Your task is to reproduce exactly the lines from the line with "(x=167, y=156) or" through the end of the records below.

Picture-based spatial questions

:::::

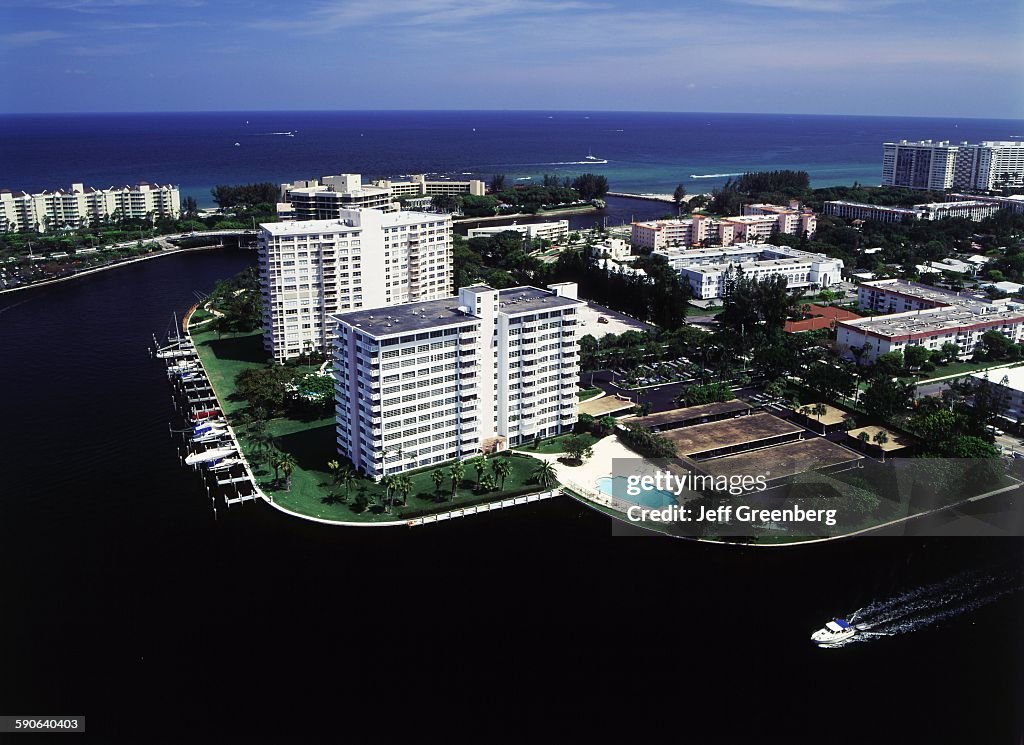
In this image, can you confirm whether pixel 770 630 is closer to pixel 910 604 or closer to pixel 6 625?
pixel 910 604

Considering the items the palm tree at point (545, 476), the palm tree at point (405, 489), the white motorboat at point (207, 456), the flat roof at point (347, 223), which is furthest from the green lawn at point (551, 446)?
the flat roof at point (347, 223)

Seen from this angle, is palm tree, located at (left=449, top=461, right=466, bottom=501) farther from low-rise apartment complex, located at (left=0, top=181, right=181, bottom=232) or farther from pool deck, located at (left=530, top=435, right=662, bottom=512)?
low-rise apartment complex, located at (left=0, top=181, right=181, bottom=232)

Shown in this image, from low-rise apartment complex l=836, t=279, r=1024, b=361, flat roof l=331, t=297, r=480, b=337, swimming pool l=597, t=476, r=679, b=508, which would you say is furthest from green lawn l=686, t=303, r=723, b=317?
swimming pool l=597, t=476, r=679, b=508

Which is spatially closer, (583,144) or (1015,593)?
(1015,593)

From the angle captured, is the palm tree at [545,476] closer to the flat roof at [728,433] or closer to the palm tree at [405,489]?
the palm tree at [405,489]

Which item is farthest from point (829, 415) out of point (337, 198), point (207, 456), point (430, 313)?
point (337, 198)

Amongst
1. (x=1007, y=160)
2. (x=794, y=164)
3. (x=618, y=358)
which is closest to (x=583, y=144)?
(x=794, y=164)

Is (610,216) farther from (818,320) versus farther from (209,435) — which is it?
(209,435)
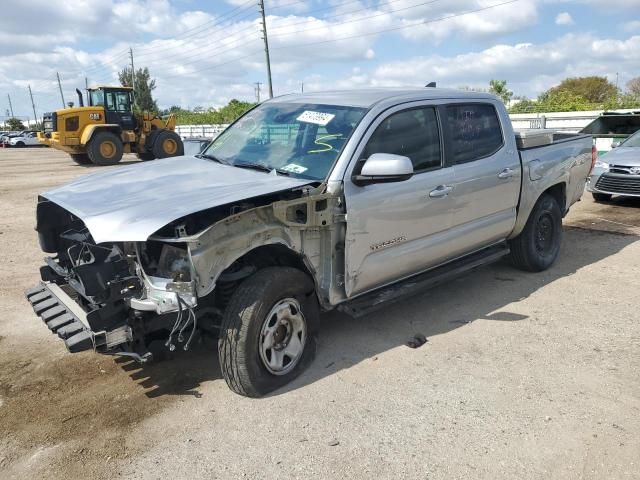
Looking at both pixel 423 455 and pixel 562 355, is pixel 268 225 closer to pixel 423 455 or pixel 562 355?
pixel 423 455

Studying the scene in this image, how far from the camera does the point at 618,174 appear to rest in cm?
941

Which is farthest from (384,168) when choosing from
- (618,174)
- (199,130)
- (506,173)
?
(199,130)

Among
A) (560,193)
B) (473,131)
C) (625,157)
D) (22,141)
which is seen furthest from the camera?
(22,141)

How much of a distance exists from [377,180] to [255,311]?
1234mm

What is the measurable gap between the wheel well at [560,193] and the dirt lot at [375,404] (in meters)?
1.39

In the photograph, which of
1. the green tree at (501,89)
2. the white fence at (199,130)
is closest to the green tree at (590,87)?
the green tree at (501,89)

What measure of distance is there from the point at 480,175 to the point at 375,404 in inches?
90.2

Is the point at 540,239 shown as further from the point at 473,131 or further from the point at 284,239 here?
the point at 284,239

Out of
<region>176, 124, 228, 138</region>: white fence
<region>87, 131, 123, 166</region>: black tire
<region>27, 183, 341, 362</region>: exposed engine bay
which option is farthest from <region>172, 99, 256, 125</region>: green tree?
<region>27, 183, 341, 362</region>: exposed engine bay

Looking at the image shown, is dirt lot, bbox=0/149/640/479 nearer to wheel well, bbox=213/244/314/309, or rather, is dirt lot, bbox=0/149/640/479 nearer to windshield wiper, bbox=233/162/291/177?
wheel well, bbox=213/244/314/309

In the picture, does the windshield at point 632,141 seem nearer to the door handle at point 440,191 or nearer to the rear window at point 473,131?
the rear window at point 473,131

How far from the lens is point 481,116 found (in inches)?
197

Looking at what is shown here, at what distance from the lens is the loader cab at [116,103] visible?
2083 cm

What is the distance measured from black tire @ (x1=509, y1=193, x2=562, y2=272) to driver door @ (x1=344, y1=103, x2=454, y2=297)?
151 cm
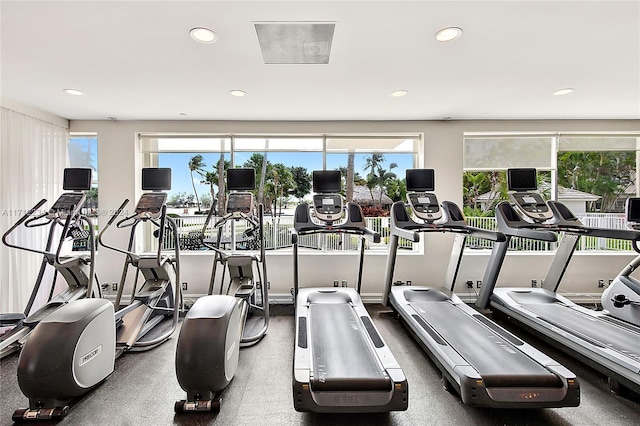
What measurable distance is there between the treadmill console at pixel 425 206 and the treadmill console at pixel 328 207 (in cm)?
92

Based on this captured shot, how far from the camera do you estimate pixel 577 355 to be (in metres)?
2.77

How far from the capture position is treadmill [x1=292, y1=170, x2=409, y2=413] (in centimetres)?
206

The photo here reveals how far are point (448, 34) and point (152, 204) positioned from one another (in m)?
3.36

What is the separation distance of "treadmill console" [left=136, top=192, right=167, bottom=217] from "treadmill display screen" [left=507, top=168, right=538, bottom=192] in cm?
436

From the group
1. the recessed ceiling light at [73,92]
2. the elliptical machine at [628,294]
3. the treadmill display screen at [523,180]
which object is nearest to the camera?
the elliptical machine at [628,294]

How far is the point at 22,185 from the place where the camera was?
12.8ft

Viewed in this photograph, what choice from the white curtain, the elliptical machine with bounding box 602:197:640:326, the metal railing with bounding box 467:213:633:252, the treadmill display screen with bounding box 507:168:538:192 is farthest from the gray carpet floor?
the metal railing with bounding box 467:213:633:252

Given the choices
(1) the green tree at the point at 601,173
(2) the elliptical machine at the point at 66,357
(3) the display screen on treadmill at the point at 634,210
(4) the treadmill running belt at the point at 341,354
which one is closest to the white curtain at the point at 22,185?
(2) the elliptical machine at the point at 66,357

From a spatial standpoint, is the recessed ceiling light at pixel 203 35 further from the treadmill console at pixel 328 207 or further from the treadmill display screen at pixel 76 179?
the treadmill display screen at pixel 76 179

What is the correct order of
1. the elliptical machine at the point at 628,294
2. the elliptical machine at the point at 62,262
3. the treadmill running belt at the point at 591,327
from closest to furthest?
the treadmill running belt at the point at 591,327
the elliptical machine at the point at 62,262
the elliptical machine at the point at 628,294

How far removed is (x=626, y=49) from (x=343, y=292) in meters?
3.65

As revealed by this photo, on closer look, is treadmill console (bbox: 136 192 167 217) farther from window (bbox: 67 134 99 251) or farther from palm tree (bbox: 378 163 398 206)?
palm tree (bbox: 378 163 398 206)

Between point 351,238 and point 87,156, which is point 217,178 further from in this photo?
point 351,238

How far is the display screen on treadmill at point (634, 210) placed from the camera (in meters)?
3.28
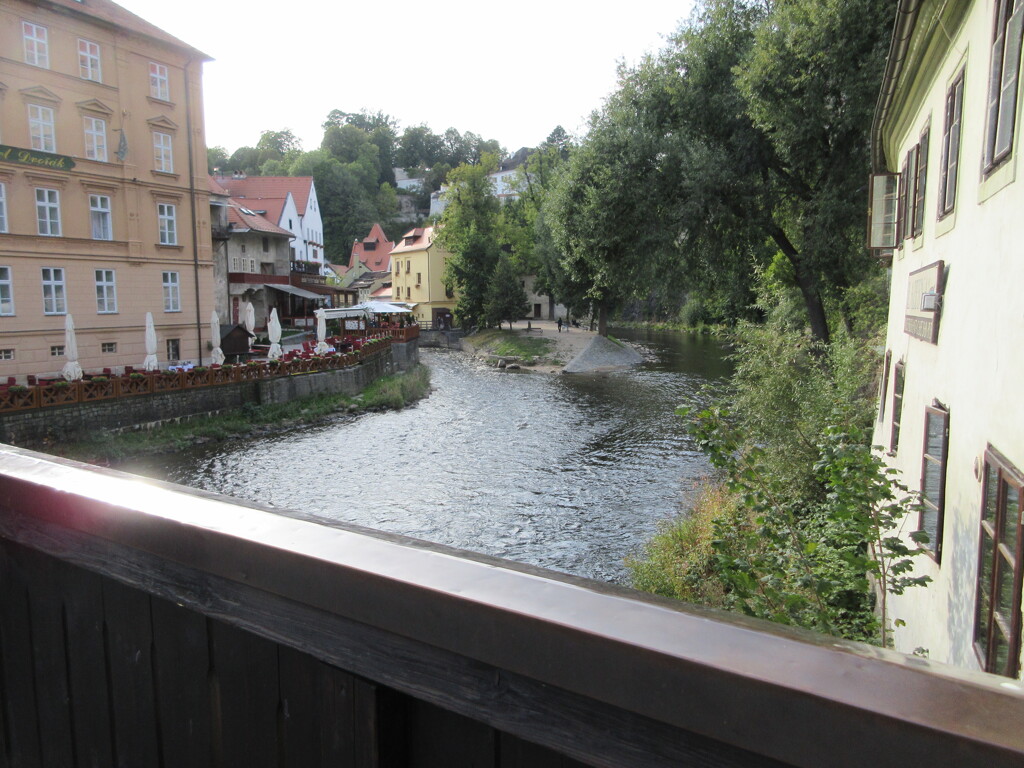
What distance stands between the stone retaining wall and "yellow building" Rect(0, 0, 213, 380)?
5251mm

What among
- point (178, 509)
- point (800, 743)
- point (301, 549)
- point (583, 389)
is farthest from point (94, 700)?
point (583, 389)

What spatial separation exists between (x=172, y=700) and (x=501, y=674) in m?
0.85

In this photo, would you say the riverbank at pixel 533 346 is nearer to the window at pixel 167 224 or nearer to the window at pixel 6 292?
the window at pixel 167 224

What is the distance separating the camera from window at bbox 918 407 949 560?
5.41 metres

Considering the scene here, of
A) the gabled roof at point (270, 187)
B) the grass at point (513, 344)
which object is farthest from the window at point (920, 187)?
the gabled roof at point (270, 187)

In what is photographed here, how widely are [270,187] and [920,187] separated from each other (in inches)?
2099

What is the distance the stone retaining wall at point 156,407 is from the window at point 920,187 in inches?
676

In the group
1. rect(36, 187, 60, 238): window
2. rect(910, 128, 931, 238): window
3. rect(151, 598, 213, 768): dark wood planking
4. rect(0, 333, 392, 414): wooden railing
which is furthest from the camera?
rect(36, 187, 60, 238): window

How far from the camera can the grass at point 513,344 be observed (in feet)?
135

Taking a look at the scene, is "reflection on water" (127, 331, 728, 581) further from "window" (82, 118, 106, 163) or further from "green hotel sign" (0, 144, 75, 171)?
"window" (82, 118, 106, 163)

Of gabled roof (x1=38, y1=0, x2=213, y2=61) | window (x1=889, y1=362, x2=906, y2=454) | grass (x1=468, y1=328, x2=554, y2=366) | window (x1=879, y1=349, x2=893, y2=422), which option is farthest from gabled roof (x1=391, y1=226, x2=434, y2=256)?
window (x1=889, y1=362, x2=906, y2=454)

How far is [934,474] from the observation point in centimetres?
580

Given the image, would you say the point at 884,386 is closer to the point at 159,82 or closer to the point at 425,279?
the point at 159,82

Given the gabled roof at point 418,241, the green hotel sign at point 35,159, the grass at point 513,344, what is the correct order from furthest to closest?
the gabled roof at point 418,241, the grass at point 513,344, the green hotel sign at point 35,159
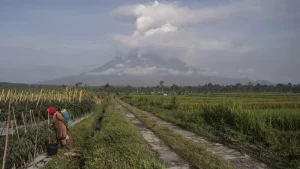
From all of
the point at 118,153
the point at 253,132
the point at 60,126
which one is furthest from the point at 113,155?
the point at 253,132

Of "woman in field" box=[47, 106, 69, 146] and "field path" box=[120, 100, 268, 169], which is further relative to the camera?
"woman in field" box=[47, 106, 69, 146]

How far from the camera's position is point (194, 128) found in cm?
1346

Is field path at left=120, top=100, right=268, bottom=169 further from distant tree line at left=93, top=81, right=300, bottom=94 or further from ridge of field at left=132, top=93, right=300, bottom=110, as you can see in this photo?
distant tree line at left=93, top=81, right=300, bottom=94

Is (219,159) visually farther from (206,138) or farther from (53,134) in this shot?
(53,134)

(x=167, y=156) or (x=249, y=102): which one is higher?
(x=249, y=102)

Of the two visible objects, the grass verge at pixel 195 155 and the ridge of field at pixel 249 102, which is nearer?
the grass verge at pixel 195 155

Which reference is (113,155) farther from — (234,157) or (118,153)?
(234,157)

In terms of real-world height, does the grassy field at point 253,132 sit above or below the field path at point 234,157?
above

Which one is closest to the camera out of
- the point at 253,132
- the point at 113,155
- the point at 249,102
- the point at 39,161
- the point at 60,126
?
the point at 113,155

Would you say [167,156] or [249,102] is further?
[249,102]

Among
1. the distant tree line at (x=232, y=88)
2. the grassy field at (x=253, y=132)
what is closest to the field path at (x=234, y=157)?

:::::

Result for this exercise.
(x=167, y=156) or (x=249, y=102): which one is higher?
(x=249, y=102)

Of the two visible objects, the grass verge at pixel 195 155 and the ridge of field at pixel 249 102, which is nearer?
the grass verge at pixel 195 155

Which reference is (113,155) farther from — (234,157) or (118,153)?
(234,157)

In terms of real-world height, does the grassy field at point 253,132 sit above or below the field path at point 234,157?
above

Which one is closest to the camera out of
- the point at 253,132
- the point at 113,155
- the point at 249,102
- the point at 39,161
- the point at 60,126
?
the point at 113,155

Would you say [167,156] or [249,102] is further?
[249,102]

Among
1. the distant tree line at (x=232, y=88)
2. the grassy field at (x=253, y=132)
what is closest to the field path at (x=234, y=157)?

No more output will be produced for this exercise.